Pinkie shook her head, turning to grin at her. “Never! I’m always visiting somepony out there. I’m visiting eighty-three separate agents right now! You, uh… probably shouldn’t ask how I do it. You’re already running a fever with… two instances?”

“Three,” she corrected, puffing out her wings a little. “I bet I could do four if I wanted.”

“But you shouldn’t,” Cinnabar supplied, almost instantly. “This is hard enough for your body. You can burn yourself out. Three seems like a stable point for your brain. The coprocessors are doing a lot of the heavy lifting, it looks like. But if you weren’t in a fluid bath, this would get really bad.”

Pinkie nodded with approval. “Well, that’s an improvement. That’s the kind of thing my friends are afraid of. Why do you think I came here? We’re supposed to grow. We were just dreams, and we grew into toys. Then we grew into humans. Now…” She looked up, towards a distant shard of crystal that was probably the spire of a building. “What could we grow into together?

Pinkie Pie seemed too nice to make fun of her for a bad guess. “Synthesis, you mean?”

This time, the pony nodded. “I looked at your call stack, all the way back. You saw past attempts. Good, improvements. But winter always turns into spring. The same locks weighed down our hooves. We needed a new flavor, a new song. New cake!”

They weren’t climbing through the city, but descending. Dakota could feel the heat brush up against her, and she held her wings a little tighter against her side. The warmth of that ancient impact was still being felt here even today.

“Is that what I am? Put pony implants in a human brain, and you get something that isn’t quite either one?”

Pinkie shook her head. “Another half-step. Like… going to your favorite soda fountain and mixing all the flavors together. It’s really exciting, that rush from each one as it sprays into your mug. At first it starts to smell real sweet, but after mixing everything together, it just turns brown. And Celestia have mercy if you hit the tea by mistake.”

She sighed with relief. Following Pinkie seemed like it was easier now, but she knew she was lying to herself. Parts of her mind were working nearly to capacity as she processed transfers from one system to another.
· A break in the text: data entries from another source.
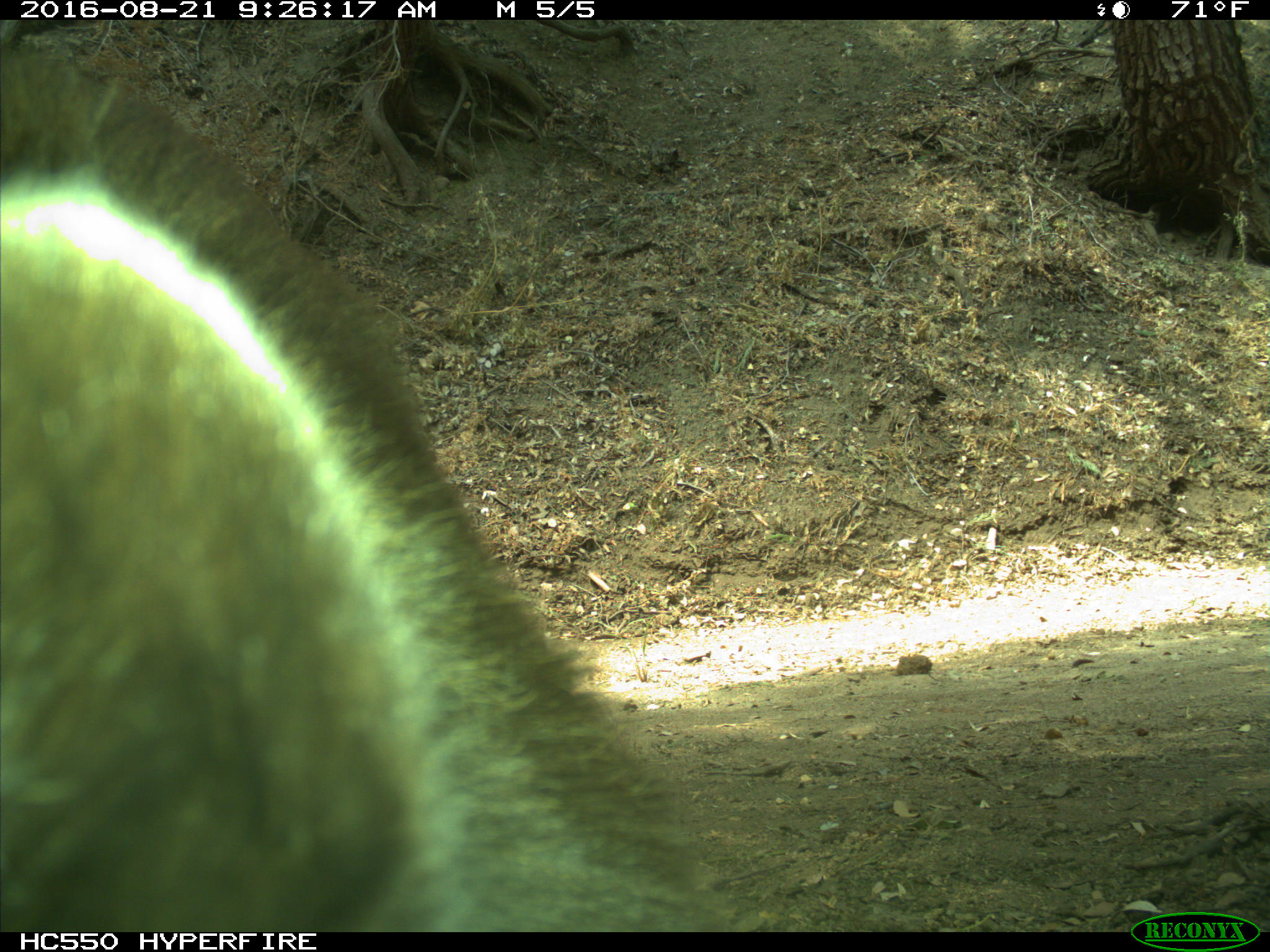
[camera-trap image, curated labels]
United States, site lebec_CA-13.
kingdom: Animalia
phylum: Chordata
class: Mammalia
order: Carnivora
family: Ursidae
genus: Ursus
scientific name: Ursus americanus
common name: american black bear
Ursus americanus (american black bear).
She saw the inside of distributed networks on a satellite, buried deep in the earth, in a corporate server-farm, on the moon, underwater. These streets were only symbolic links—the buildings were the destinations. Each one of them was a machine, or a cluster of machines. Each one of them had a task.

You changelings did a damn good job with this parser. This is almost starting to make sense.
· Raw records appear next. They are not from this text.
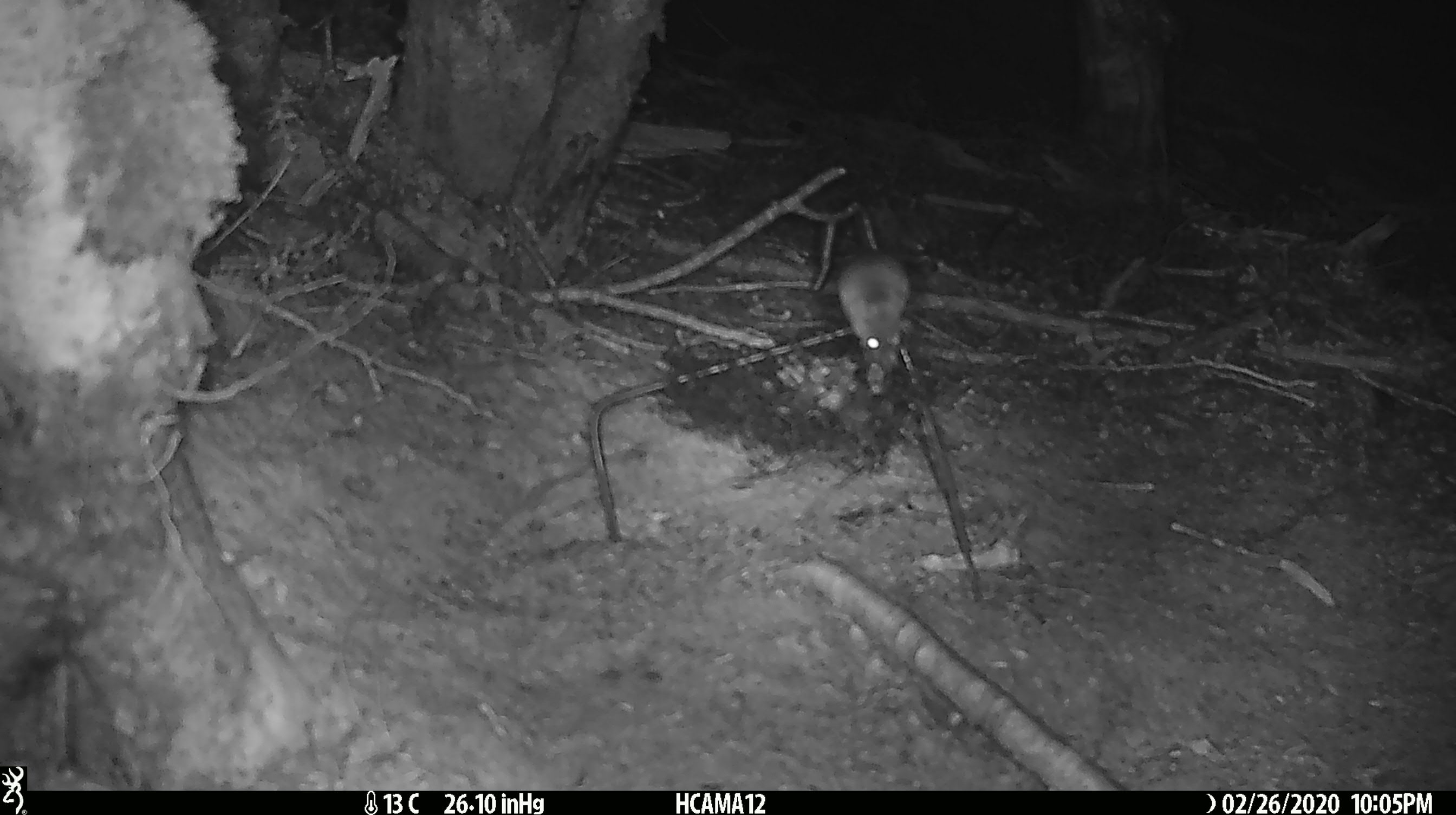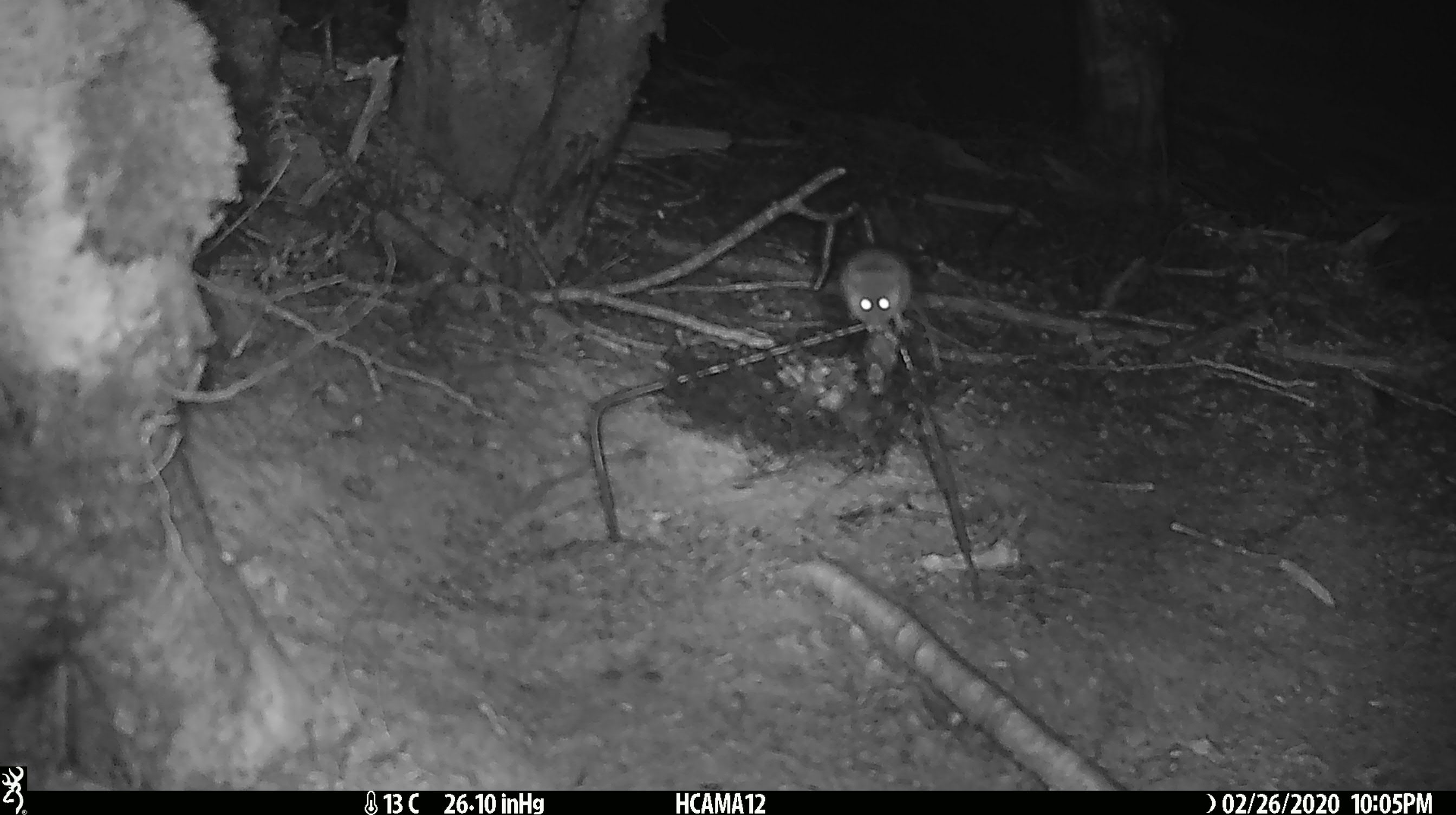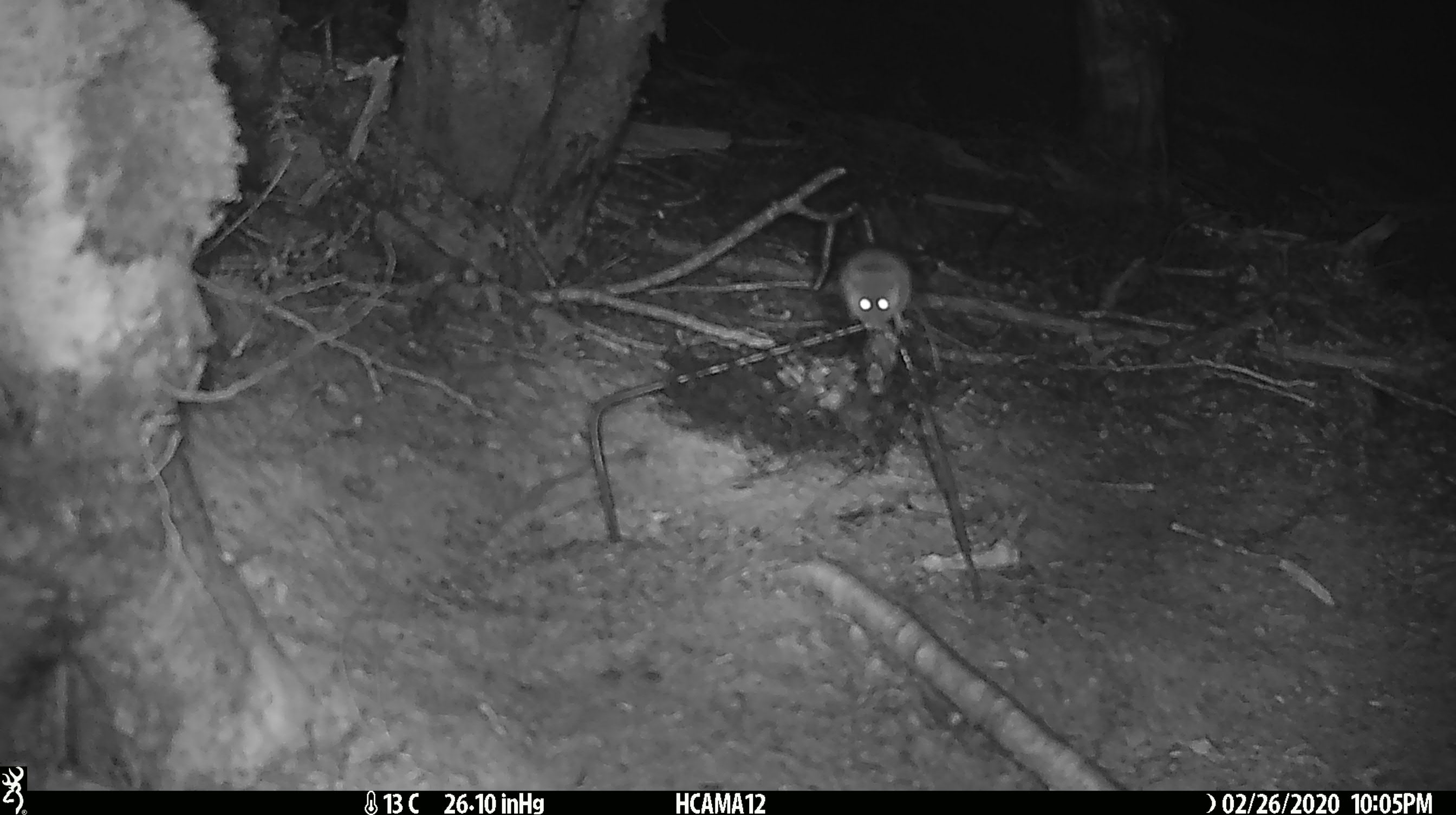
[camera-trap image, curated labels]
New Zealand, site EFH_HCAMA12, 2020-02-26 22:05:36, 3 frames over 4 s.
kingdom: Animalia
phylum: Chordata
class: Mammalia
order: Rodentia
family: Muridae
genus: Mus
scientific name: Mus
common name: mouse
Mouse (Mus).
“Do you think I can find Rhodes here?” she asked. “This is my last lead. Her ghost sent me here—If she’s not… I don’t know where else to go. I’m running out of time.”

Pinkie shrugged one shoulder. “That’s an interesting question, Dakota. The ghost of Kayla said to go to Dream Valley. Does that mean you came here on your own, or did she bring you? Maybe she’s been here all along.”
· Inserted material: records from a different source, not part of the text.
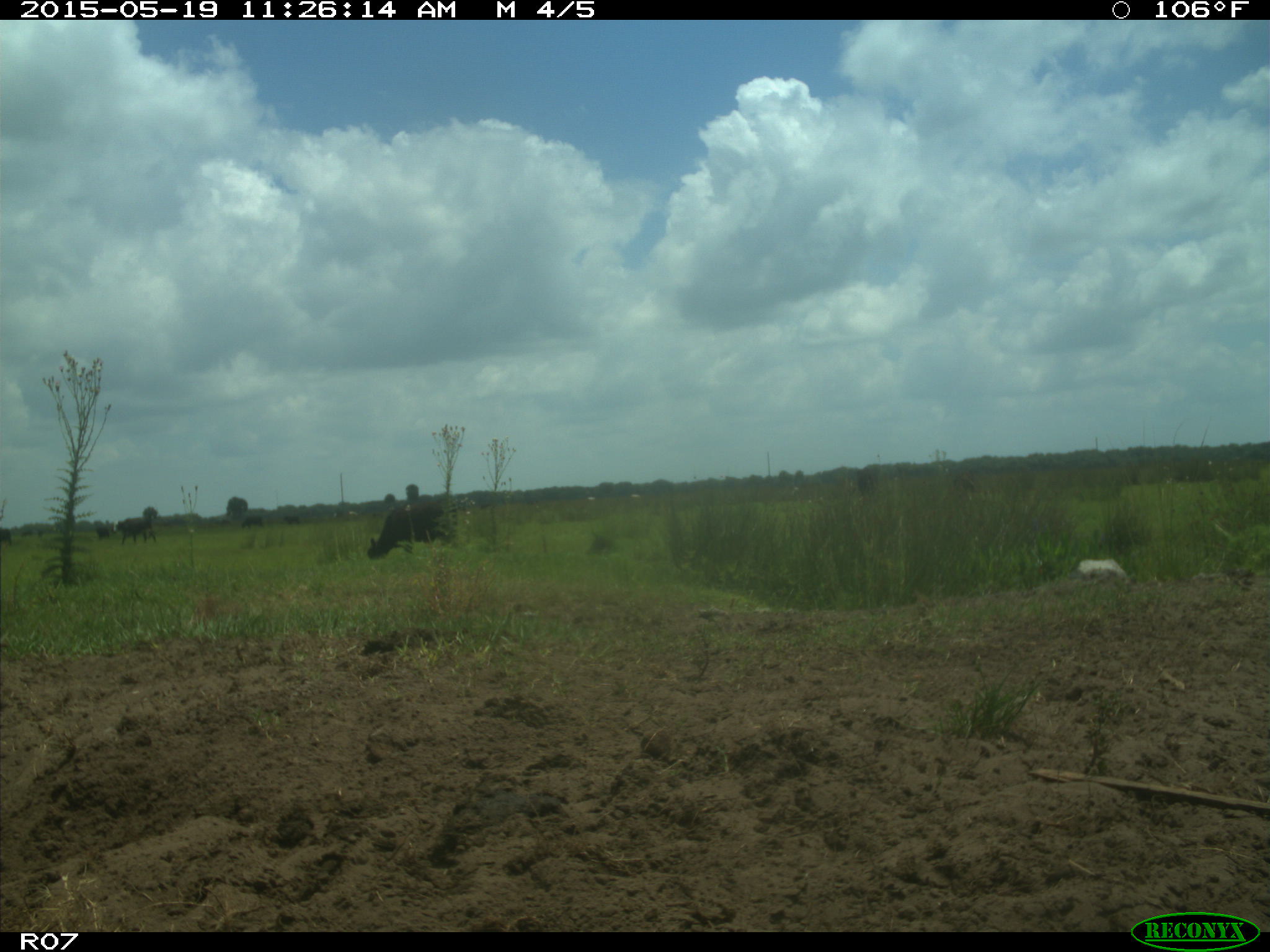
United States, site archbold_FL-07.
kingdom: Animalia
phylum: Chordata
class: Mammalia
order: Artiodactyla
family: Bovidae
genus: Bos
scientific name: Bos taurus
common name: domestic cow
“We shut her off when we left,” Dakota argued. “She wanted it.”

“Yes,” Pinkie agreed. “But what does that matter? You follow the last will of a dead human, isn’t it that human who’s making you act? Kayla suggested this—Kayla knew you would follow her instructions and travel further than any human before you. This is good. But the path gets more dangerous from here. The Kernel is beyond, the point of Convergence where we first woke. Even I don’t go that far. It’s the only part of Equestria so deep that even parties do not reach.”

They stopped abruptly, so suddenly that Dakota nearly fell into the opening in front of them. They had walked to the end of a long platform, out over the very center of the chasm. There was almost no sunlight here, all blocked out by the layers of interlocking buildings above. But below her a bright orange glow radiated, outlining the rim of… the abyss.

Past the molten metal rim, Dakota could see only blackness, that seemed to go on forever.

“This is as far as I go,” Pinkie said. “Hope you got lots of practice with those wings! It’s a long way down.”